> [Document extract]
☆ ☆ ☆ ☆ ☆ ☆ ☆
In hospitals or on TV, you've probably seen patients undergoing radiation therapy for cancer, and doctors ordering PET scans to diagnose patients. These are part of the medical specialty called nuclear medicine. Nuclear medicine uses radioactive substances to image the body and treat disease. It looks at both the physiology (functioning) and the anatomy of the body in establishing diagnosis and treatment.
In this article, we will explain some of the techniques and terms used in nuclear medicine. You'll learn how radiation helps doctors see deeper inside the human body than they ever could.
Imaging in Nuclear Medicine
One problem with the human body is that it is opaque, and looking inside is generally painful. In the past, exploratory surgery was one common way to look inside the body, but today doctors can use a huge array of non-invasive techniques. Some of these techniques include things like X-rays, MRI scanners, CAT scans, ultrasound and so on. Each of these techniques has advantages and disadvantages that make them useful for different conditions and different parts of the body.
Nuclear medicine imaging techniques give doctors another way to look inside the human body. The techniques combine the use of computers, detectors, and radioactive substances. These techniques include:
- Positron emission tomography (PET)
- Single photon emission computed tomography (SPECT)
- Cardiovascular imaging
- Bone scanning
All of these techniques use different properties of radioactive elements to create an image. See How Radioactivity Works for complete details.
Nuclear medicine imaging is useful for detecting:
- aneurysms (weak spots in blood vessel walls)
- irregular or inadequate blood flow to various tissues
- blood cell disorders and inadequate functioning of organs, such as thyroid and pulmonary function deficiencies.
The use of any specific test, or combination of tests, depends upon the patient's symptoms and the disease being diagnosed.
☆ ☆ ☆ ☆ ☆ ☆ ☆
> [Data to examine]
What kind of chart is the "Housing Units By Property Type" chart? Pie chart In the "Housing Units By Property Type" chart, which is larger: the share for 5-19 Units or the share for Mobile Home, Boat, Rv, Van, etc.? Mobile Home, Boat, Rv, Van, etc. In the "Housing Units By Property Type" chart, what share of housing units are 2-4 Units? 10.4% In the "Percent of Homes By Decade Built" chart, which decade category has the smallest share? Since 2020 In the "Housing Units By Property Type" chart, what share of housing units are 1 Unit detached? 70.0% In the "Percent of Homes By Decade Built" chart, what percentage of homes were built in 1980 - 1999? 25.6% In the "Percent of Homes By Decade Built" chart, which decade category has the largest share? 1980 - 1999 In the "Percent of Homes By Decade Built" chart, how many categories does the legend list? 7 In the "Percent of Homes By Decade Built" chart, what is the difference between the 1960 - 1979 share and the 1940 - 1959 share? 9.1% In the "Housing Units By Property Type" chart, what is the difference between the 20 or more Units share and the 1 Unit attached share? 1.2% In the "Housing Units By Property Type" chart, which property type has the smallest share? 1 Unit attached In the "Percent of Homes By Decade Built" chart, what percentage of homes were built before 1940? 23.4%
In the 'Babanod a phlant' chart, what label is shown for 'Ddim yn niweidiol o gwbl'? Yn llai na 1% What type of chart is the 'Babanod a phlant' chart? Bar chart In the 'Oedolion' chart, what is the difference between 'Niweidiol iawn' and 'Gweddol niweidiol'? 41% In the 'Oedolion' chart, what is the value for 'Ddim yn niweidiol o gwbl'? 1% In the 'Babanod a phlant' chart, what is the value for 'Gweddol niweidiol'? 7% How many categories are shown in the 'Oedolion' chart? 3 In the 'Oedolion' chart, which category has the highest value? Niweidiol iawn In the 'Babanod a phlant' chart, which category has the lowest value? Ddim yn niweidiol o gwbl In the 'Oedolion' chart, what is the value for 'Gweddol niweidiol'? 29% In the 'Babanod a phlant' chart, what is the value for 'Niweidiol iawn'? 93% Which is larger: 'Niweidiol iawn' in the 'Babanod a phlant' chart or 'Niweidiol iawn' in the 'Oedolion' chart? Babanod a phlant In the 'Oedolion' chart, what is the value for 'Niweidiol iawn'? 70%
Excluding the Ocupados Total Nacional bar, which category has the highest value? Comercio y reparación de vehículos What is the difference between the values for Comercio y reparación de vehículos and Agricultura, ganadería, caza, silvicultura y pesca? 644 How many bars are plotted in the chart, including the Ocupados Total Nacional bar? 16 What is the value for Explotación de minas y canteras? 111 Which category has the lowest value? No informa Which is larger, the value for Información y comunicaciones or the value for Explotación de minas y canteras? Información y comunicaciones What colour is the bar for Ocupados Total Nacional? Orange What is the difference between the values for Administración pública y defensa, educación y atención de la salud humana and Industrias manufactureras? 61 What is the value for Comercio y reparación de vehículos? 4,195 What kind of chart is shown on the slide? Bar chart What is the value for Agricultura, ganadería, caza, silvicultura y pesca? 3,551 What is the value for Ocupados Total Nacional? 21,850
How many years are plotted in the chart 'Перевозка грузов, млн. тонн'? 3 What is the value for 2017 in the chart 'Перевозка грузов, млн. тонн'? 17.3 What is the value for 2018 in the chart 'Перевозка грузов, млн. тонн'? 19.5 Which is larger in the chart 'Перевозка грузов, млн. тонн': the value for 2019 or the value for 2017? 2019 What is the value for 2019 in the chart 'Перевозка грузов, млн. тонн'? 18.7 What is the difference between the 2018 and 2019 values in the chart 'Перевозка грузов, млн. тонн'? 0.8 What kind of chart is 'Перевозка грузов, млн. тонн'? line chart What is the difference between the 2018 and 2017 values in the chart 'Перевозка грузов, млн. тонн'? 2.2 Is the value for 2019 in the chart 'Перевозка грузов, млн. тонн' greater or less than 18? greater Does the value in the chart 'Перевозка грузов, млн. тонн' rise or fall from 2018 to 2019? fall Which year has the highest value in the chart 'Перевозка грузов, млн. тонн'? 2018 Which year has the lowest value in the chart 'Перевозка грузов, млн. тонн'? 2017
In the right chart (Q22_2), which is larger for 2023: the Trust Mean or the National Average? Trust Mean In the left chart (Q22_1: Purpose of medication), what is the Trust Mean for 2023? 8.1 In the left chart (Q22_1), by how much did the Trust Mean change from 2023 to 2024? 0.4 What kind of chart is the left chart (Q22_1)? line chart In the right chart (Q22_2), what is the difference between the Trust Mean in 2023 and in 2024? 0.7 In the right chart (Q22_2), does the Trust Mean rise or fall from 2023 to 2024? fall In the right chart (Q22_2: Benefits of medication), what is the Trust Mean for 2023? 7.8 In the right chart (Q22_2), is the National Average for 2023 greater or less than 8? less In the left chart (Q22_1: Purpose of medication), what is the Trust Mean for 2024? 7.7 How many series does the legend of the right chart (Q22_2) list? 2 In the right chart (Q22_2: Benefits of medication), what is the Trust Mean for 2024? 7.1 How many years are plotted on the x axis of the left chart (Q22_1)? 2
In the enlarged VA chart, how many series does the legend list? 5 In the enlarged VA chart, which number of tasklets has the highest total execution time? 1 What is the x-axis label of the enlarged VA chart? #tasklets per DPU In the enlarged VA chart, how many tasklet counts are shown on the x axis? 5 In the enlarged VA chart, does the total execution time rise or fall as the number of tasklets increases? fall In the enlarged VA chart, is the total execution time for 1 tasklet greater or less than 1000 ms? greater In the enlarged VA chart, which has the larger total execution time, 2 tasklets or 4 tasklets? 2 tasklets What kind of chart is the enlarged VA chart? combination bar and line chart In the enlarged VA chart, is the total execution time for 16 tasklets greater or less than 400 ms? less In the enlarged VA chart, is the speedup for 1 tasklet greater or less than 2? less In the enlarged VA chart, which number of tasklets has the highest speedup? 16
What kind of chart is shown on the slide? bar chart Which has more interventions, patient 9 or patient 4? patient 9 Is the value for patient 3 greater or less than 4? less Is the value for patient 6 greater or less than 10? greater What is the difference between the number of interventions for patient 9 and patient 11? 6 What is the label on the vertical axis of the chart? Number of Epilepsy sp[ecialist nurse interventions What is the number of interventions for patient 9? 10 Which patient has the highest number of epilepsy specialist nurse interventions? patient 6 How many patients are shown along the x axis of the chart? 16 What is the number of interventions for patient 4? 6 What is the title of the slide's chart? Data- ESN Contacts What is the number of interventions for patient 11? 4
☆ ☆ ☆ ☆ ☆ ☆ ☆
> [Exercise directions] In the nuclear medicine text, edit the part that opens with the words "- Single photon" and closes with "for complete details." so that "radioactive isotopes" replaces "radioactive elements".

> [Answer section]
- Single photon emission computed tomography (SPECT)
- Cardiovascular imaging
- Bone scanning
All of these techniques use different properties of radioactive isotopes to create an image. See How Radioactivity Works for complete details.